» Task instructions
Answer these from the thread on the NHS pension scheme:
(a) What percentage of gross salary did members pay in the old final salary scheme?
(b) To what age did the 2008 scheme push normal retirement age?
(c) In what year did the government commission Lord Hutton to review public sector pensions?

OK to understand the the "cost control" mechanism we need to revisit history of the NHS pension scheme (and other similar pension schemes).
In yesteryear you gave a lifetime of public service & (deservingly) got a good “final salary” pension.
3/n
Back in those good old days, you paid 5 or 6% gross salary & got "80ths" for each year.
For example you worked 37 years & final salary £120k, pension= 37/80ths x £120k=£55,500 (& in the old days no AA/LTA but that's another matter!)
4/
You would get £55k pension at normal retirement age- 60yrs fo most (even younger for some) & it would be index linked to inflation, plus a lump sum (3/80ths) of £166,500.
But as people lived longer and longer (spending more time in retirement), government worried about cost
5/
For the NHS they first introduced the 2008 pension scheme. This was
❌more expensive for members than the historical scheme
❌pushed normal retirement age to 65
✔️ introduced an employer cost ceiling could factor in automatic adjustments to maintain a fixed cost level
6/
But hungry for yet more savings, government commissioned Lord Hutton in 2011 to review public sector pension accross the board, even though the NHS had already taken steps to reduce and fix those costs
7/
Hutton knew those in the NHS & elsewhere would be unhappy with further changes, so there was a "25-year guarantee" to try and prevent yet further changes, but equally to ensure costs to the taxpayer remained within a certain *affordable* envelope. This was the "cost cap".
8/
Importantly Lord Hutton also explicitly warned government
⚫it was not necessary to give special protections to older members
⚫doing this would also not be possible due to age discrimination law
Government ignored Lord Hutton & introduced "transitional protection" anyway
9/
So Hutton made certain promises to those working in the pubic sector, and also to taxpayers. This came with a 25 year guarantee so that the "fixed cost" would be controlled with a "cost cap".

» Extracted records
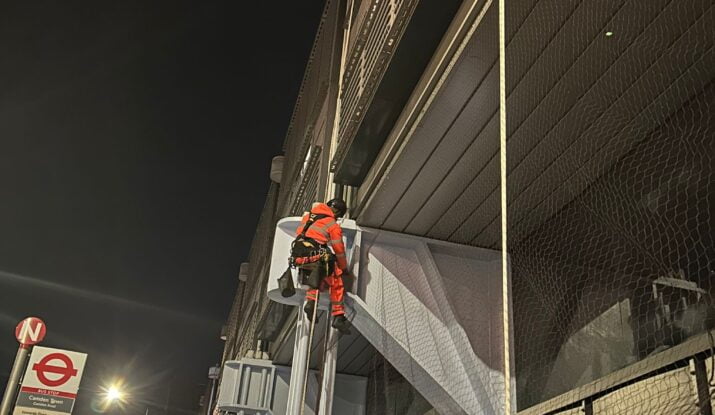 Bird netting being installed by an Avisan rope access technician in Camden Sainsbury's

...

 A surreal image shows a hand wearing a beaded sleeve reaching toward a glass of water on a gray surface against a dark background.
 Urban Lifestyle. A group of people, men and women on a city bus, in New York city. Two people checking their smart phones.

--

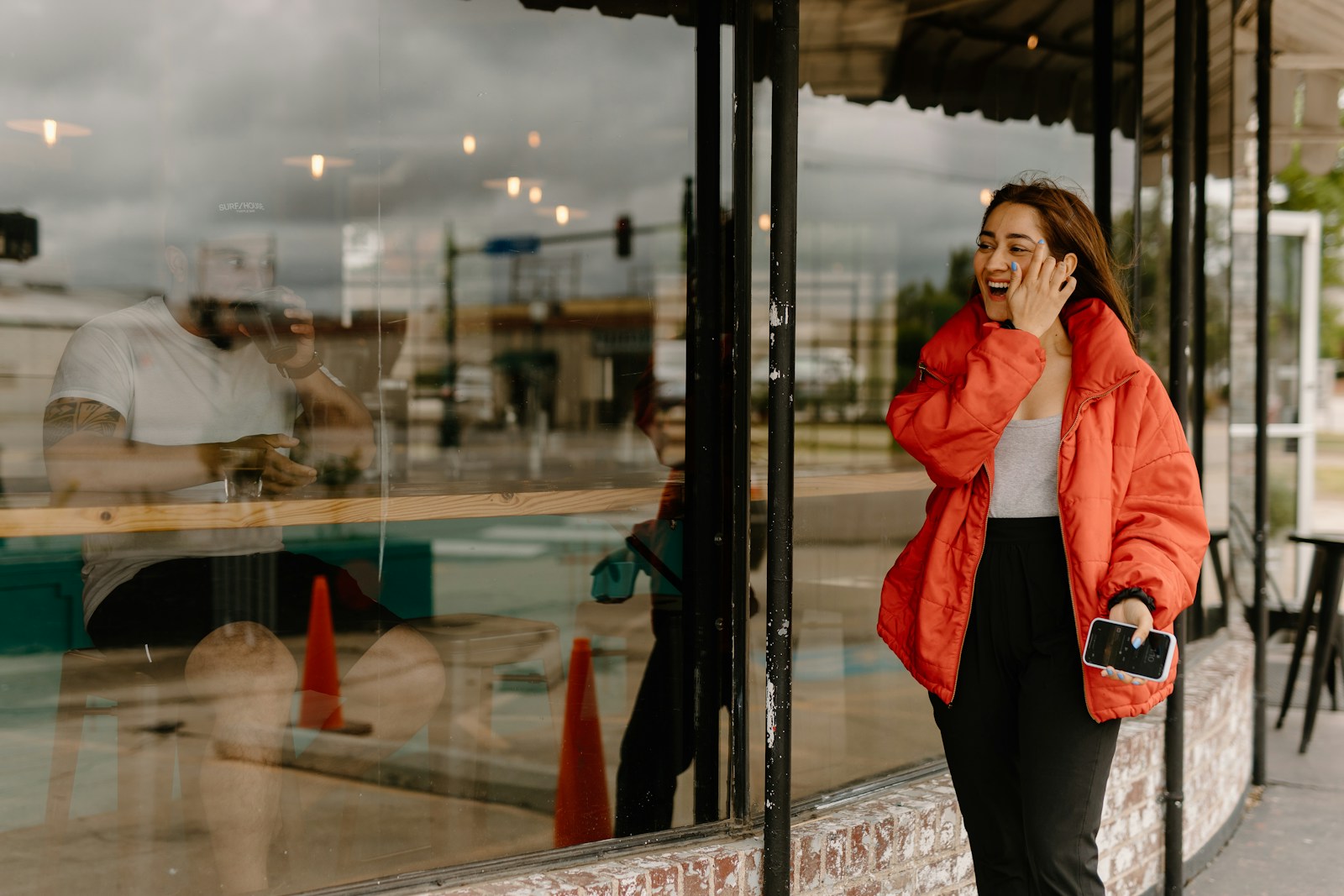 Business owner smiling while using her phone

» Answer to this problem
(a) 5 or 6%
(b) 65
(c) 2011